#### [DOCUMENT]
== == ==
But this is the story of our entire civilisation, stretching back through the millennia. Whereas, the glory of our present 9th Manifestation is that the hands of the clock of the Ages are about to converge at the high-noon point; or, as the Mother explained: the Earth is poised beneath the midday supramental Sun, casting no shadows. This is the wondrous message of the Inner Chamber she designed: the Ray falling on the Globe, a play of light which casts no shadows, the ‘symbol of the future realisation’, or the new ‘symbolique’ for this New Age of the Supermind.
Naturally I am interested in AVB’s problem regarding this area of de Lubicz’s work. How can I fail to be when mine undeniably deals with the same issues? However, the approach is of course entirely different. And it is this difference that interests me.
Sri Aurobindo announced the coming of a NEW RACE and an entirely new Power manifesting which would uplift the entire Earth. True, this power had to be brought down and cemented by a group initially. Indeed, first by an individual and then a collectivity. The form Sri Aurobindo’s work took gives us the proof of this arrangement. But this does not imply an elite as an eternally separate entity from the masses, which is what AVB fears the most; and certainly not the sort of elite those fears conjure up in his imagination.
A central placement in this work grants no privilege to mould, to lead, to control. Being a centre in such a work is a position which, I assure you, none should covet. That individual – or even the initial group – must bear a cross which can only be borne because of a prearranged convergence of conditions which allow the individual to complete a process that others, not poised in this same way, would find impossible to achieve. The weight would be unsustainable. I can be very specific about this, mathematical, let us say. There is nothing of that Hollywood glitter of a Pharaonic elite, or else the glamorous imaginings of psychically inclined individuals who delight the world with their accounts of past lives as members of such an elite. Pleasant reading on a rainy afternoon!
== == ==
#### [STATED PROBLEM 1]
Please reproduce the stretch of the Sri Aurobindo passage from "Sri Aurobindo announced" through "in his imagination.", word for word.
#### [STATED PROBLEM 2]
Carry on the Sri Aurobindo passage, starting after its final sentence.

#### [DATA SEGMENT]
== == ==
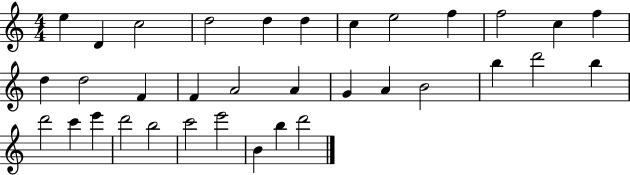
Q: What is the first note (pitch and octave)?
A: E5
== == ==
#### [TASK RESPONSE 1]
Sri Aurobindo announced the coming of a NEW RACE and an entirely new Power manifesting which would uplift the entire Earth. True, this power had to be brought down and cemented by a group initially. Indeed, first by an individual and then a collectivity. The form Sri Aurobindo’s work took gives us the proof of this arrangement. But this does not imply an elite as an eternally separate entity from the masses, which is what AVB fears the most; and certainly not the sort of elite those fears conjure up in his imagination.

#### [TASK RESPONSE 2]
This type of central placement does not grant power over people, a power to control. The individual is poised in such a way that the Power has a central nexus through which the new blueprint and the evolutionary matrix can be imprinted differently. Indeed, my constant experience, right from the beginning, has been that one is merely a witness to the extraordinary workings of the Supramental Shakti – this being one of the means to ‘imprint’. Consequently, I must agree with de Lubicz that ‘perception’ is the key to it all.
There is another point. This action which utilises the harmonies of the spheres for its implementation, uses channels available to it NOW, in the present. That is, it works through the actual conditions existing for the individual and the group and society as a whole. This point has been made more than clear in all my books – in particular The New Way. Just review the details of the Solar and Lunar Lines, especially the latter.
No doubt this evidence – of a line of individuals ‘destined to rule’ – would shock AVB. He would see in it the same ominous spectre of ‘dynastic rule’ which the opposition in India bemoans with monotonous regularity. But the point is, this arrangement has not been imposed on the people. They themselves have elected three members of the fourfold Line to power. And none can claim that those elections were rigged or that the Government in power manipulated the voters in unacceptable ways to achieve these results – at least no more than is normally done by parties in power throughout the world. No, the manifestation of destiny at work to bring about a ‘dynastic rule’ was carried out in the world’s largest democracy and through the popular vote in a series of elections spanning more than four decades. And yet the entire pattern and its intimate connection with the Solar Line through a unique harmony of Number, displays a new mechanism realistically rooted in the present, in world conditions as they are today. But yet it is a pattern and mechanism expressive of a most unique body of higher knowledge which might certainly be the envy of any former civilisation, sacred in its innermost core and being.
How would AVB deal with this happening? How would it affect his subconscious fears and his preferences and fixed ideas? How would it affect his stress on equality versus hierarchy which he sees to be the root of those shadow manifestations such as Nazism, or perhaps even de Lubicz?
In The New Way I describe a truly egalitarian society, in my view the only true equality attainable by the human being. That is, only in bringing about the new alignment in the matrix of the race, which permits this same alignment to be the new foundation for each person on this planet, can there be an experience of true equality.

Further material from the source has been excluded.